** START ARTICLE **

# Chapter 7: Direct Methods

In [2]:
from copy import copy
from dataclasses import dataclass
import jax
import numpy as np

## Algorithm 7.1

In [3]:
def basis(i,n):
    return [1.0 if k == i else 0.0 for k in range(n)]

## Algorithm 7.2

In [2]:
def cyclic_coordinate_descent(f, x, epsilon):
    delta, n = np.infty, x.shape[0]
    while np.abs(delta) > epsilon:
        x_prime = copy(x)
        for i in range(n):
            d = basis(i,n)
            x = line_search(f,x,d)
        delta = np.linalg.norm(x-x_prime)
    
    return x

### Example

In [25]:
def line_search(f, x, d):
    '''
    Approximate line search with armijo condition
    '''
    alpha = 1.0
    tau = 0.7
    c = 0.1
    gradient = jax.grad(f)

** END ARTICLE **
** START ENTRIES PROVIDED **

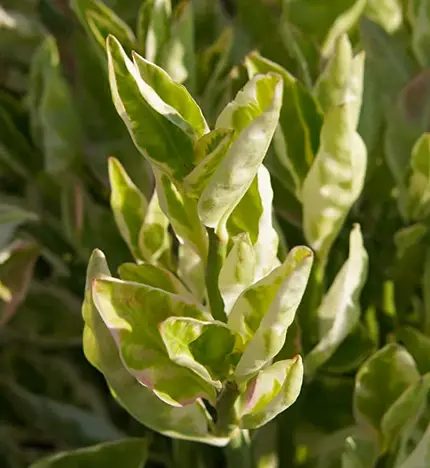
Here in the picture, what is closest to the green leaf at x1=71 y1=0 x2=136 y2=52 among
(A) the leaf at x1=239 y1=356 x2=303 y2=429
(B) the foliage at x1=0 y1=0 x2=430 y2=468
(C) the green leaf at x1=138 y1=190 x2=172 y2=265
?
(B) the foliage at x1=0 y1=0 x2=430 y2=468

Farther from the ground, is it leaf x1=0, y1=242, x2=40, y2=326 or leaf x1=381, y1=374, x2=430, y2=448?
leaf x1=381, y1=374, x2=430, y2=448

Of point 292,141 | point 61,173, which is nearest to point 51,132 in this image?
point 61,173

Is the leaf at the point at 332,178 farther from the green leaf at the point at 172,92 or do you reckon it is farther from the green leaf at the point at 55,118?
the green leaf at the point at 55,118

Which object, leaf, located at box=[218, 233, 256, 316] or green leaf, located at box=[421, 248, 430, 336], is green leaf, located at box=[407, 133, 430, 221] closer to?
green leaf, located at box=[421, 248, 430, 336]

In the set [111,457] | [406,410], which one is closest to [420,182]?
[406,410]

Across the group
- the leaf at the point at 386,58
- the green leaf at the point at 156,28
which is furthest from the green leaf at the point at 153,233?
the leaf at the point at 386,58

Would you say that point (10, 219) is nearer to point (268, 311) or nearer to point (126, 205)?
point (126, 205)
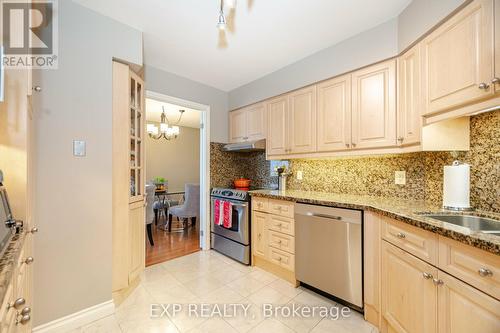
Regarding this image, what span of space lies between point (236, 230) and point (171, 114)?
358 cm

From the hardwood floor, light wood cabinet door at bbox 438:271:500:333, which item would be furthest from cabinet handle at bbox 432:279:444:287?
the hardwood floor

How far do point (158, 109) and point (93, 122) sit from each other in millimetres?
3148

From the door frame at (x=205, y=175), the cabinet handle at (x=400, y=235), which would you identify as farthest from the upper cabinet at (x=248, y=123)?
the cabinet handle at (x=400, y=235)

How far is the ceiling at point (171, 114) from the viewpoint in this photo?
432cm

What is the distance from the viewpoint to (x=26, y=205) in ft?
3.83

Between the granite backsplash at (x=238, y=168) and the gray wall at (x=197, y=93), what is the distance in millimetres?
258

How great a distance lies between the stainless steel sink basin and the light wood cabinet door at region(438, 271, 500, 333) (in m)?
0.49

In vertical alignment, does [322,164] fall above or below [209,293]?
above

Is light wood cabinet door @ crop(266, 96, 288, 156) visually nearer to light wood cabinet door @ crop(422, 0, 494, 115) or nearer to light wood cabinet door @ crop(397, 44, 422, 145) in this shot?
light wood cabinet door @ crop(397, 44, 422, 145)

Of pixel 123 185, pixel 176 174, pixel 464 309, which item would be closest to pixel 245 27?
pixel 123 185

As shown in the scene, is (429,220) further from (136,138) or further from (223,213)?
(136,138)

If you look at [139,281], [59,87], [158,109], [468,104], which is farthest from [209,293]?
[158,109]

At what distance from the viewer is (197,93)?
123 inches

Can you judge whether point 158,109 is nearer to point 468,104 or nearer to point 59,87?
point 59,87
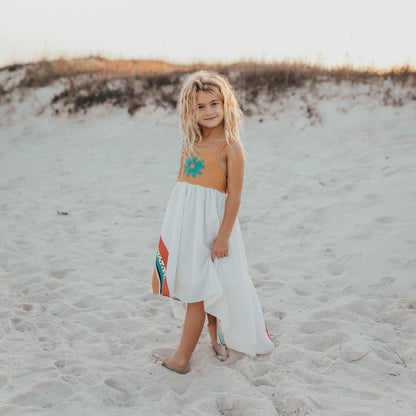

** END ENTRIES PROVIDED **

• [WHAT IS BEING ASKED]: Please repeat the Direct Methods chapter word for word, from "## Algorithm 7.2" up to and including "x_prime = copy(x)".

• [FINAL ANSWER]:
## Algorithm 7.2

In [2]:
def cyclic_coordinate_descent(f, x, epsilon):
    delta, n = np.infty, x.shape[0]
    while np.abs(delta) > epsilon:
        x_prime = copy(x)